From Residence Centro Vela, it is possible to admire the western side of Brione, sloping gently towards the bottom of the valley with a series of terraces planted with olive trees. The eastern face of Brione appears as a steep cliff overlooking the lake, with vertical rock faces up to 250 meters high.
Brione’s location in the center of the plain has made it the most strategic position for the defense of Upper Garda and the roads to the north. In fact, there are traces of several fortifications (mostly dating back to the Great War) still visible on Brione and its surroundings.

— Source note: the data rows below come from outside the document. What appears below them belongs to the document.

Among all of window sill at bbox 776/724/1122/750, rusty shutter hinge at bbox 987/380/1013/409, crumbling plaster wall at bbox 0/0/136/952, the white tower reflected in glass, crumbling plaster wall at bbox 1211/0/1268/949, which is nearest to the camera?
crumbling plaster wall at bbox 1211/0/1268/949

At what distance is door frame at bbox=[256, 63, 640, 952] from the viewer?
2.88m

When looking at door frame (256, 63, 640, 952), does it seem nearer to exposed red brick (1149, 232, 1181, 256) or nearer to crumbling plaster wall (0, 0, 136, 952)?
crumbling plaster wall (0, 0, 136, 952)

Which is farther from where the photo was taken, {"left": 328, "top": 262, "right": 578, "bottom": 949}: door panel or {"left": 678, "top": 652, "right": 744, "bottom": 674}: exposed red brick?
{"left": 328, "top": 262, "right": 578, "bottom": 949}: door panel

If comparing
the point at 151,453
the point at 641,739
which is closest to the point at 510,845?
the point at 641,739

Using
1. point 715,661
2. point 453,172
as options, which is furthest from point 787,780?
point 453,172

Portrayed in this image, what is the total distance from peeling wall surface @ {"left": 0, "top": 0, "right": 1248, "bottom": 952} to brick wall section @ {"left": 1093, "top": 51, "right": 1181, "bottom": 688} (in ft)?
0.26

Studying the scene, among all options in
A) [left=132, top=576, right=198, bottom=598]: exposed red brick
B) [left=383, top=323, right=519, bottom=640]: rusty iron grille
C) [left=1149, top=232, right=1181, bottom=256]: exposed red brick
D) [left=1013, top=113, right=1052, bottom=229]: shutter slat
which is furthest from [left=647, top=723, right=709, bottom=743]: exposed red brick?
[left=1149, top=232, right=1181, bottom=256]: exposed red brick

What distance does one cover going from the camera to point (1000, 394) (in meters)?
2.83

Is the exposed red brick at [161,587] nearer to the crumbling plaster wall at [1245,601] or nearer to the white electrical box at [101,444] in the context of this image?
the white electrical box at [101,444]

In 1992, most of the territory of Mount Brione was declared a biotope, or a protected natural area. The flora, consisting of almost 500 species, is especially interesting. The unique climatic conditions of Upper Garda mean that sub-Mediterranean species (such as holm oak, box, broom and laurel) and other typically Alpine species (such as Globularia cordifolia and some species of Plantaginaceae) can coexist on Brione.
There are also many birds that choose its rocky walls to nest. Among these, it’s possible to spot some very rare species at these latitudes, such as the blue rock thrush and the black redstart.
As mentioned before, Mount Brione is also very interesting from a historical point of view. There are remains of past eras still visible at its feet, on its slopes and at the top. Specifically, you can still see several examples of Habsburg fortifications.
The best known is probably Forte Garda. Built between 1904 and 1907, it is an armored fort made with reinforced concrete. It could accommodate up to 200 men, to defend the road that leads from Lake Garda to Trento, and from there to the Brenner.
Recently, Forte Garda has been completely restored and made safe, and today it forms part of the so-called “Path of Peace” of Mount Brione. During the summer it can be visited every day from 10 AM to 5 PM. Guided tours are often organized by the Alto Garda Museum.
Mount Brione is the perfect destination for easy hikes and light trekking. The ideal starting point is the car park in via Monte Brione, very close to Forte San Nicolò. From there, the trail climbs up the western side of the mountain.
There are steps as well as flatter sections, so hiking with a stroller or with very young children can be quite challenging. The route is very scenic, with views sweeping up to the southern shore of the lake. After half an hour of walking, you will reach Forte Garda, the fortification mentioned above. The path crosses right over the roof of the fort.
Another thirty minutes of ascent (not as steep as the first stretch) and you will find yourself at Forte Batteria di Mezzo, another structure dating back to the Great War. Your trekking on Mount Brione can then continues up to the summit cross, the highest point on the excursion. On the way back, you can choose to go the same way, or take the paved road to the valley through the olive groves.